Selected excerpt ::
---*---

4.1     Eligible Persons. Subject to approval by the Board, the Committee shall have the authority to sell shares of Common Stock to such Employees and Non-Employee Directors of the Company or its Affiliates as may be selected by it, on such terms and conditions as it may establish, subject to the further provisions of this Article IV. Each issuance of Common Stock under this Plan shall be evidenced by an agreement which shall be subject to applicable provisions of this Plan and to such other provisions not inconsistent with this Plan as the Committee may recommend and the Board may approve for the particular sale transaction.

4.2     Purchase Price. Subject to approval by the Board, the price per share of Common Stock to be purchased by a Participant under this Plan shall be determined by the Committee, and may be less than, but shall not greater than the FMV Per Share at the time of purchase.

4.3     Payment of Purchase Price. Payment of the purchase price of Purchased Stock under this Plan shall be made in full in cash.

---*---

Records supplied ::
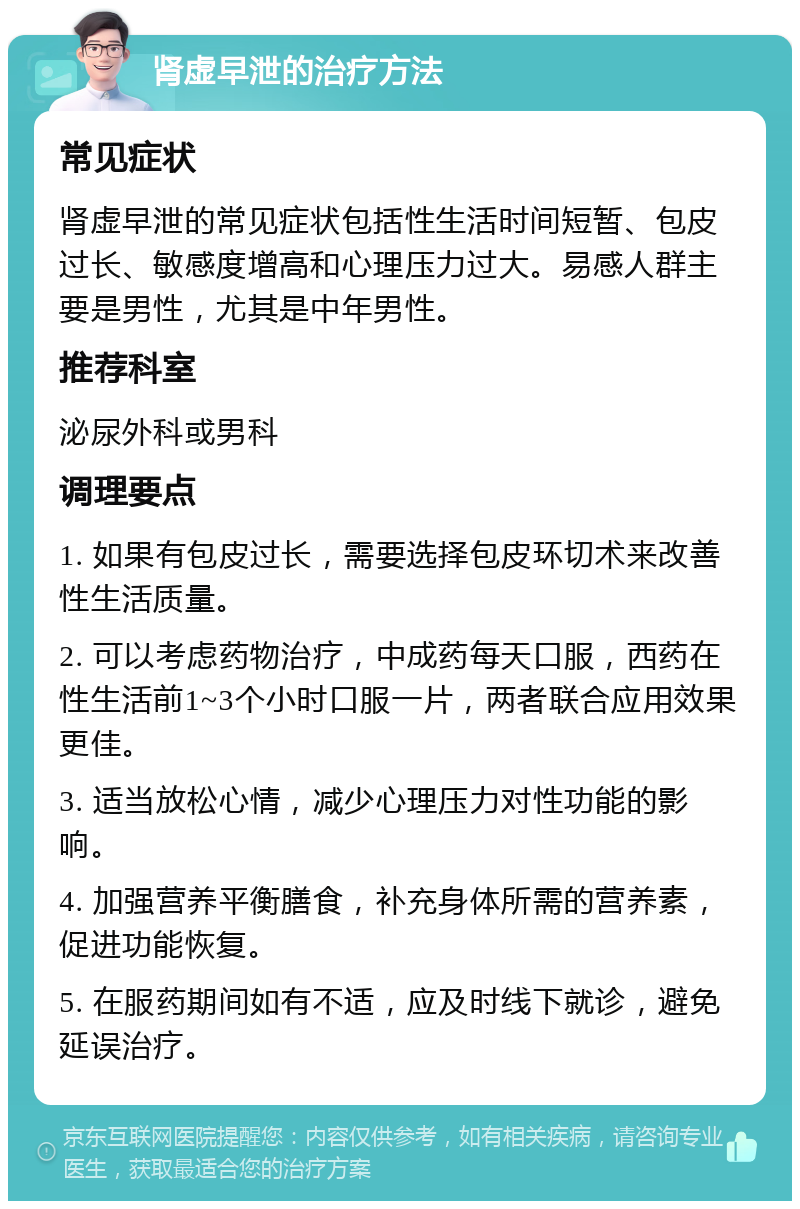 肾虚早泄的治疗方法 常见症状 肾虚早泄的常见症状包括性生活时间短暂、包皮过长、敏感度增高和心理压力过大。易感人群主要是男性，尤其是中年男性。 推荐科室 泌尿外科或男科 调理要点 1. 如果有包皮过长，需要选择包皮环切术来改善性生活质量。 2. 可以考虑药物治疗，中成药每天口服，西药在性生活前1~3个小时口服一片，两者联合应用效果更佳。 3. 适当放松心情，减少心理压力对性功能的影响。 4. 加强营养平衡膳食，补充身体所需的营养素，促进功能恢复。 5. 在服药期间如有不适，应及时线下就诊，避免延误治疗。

---*---

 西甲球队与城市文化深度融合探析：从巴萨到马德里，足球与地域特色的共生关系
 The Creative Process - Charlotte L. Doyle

---*---

Task requirements ::
1 > According to the stock plan excerpt, how must the purchase price of Purchased Stock be paid?
2 > Using the stock plan excerpt, explain what the agreement for each issuance of Common Stock must be subject to.

Solutions below ::
1 > It must be paid in full in cash.

2 > Each issuance of Common Stock must be evidenced by an agreement that is subject to the applicable provisions of the Plan. It is also subject to any other provisions, consistent with the Plan, that the Committee recommends and the Board approves for that particular sale.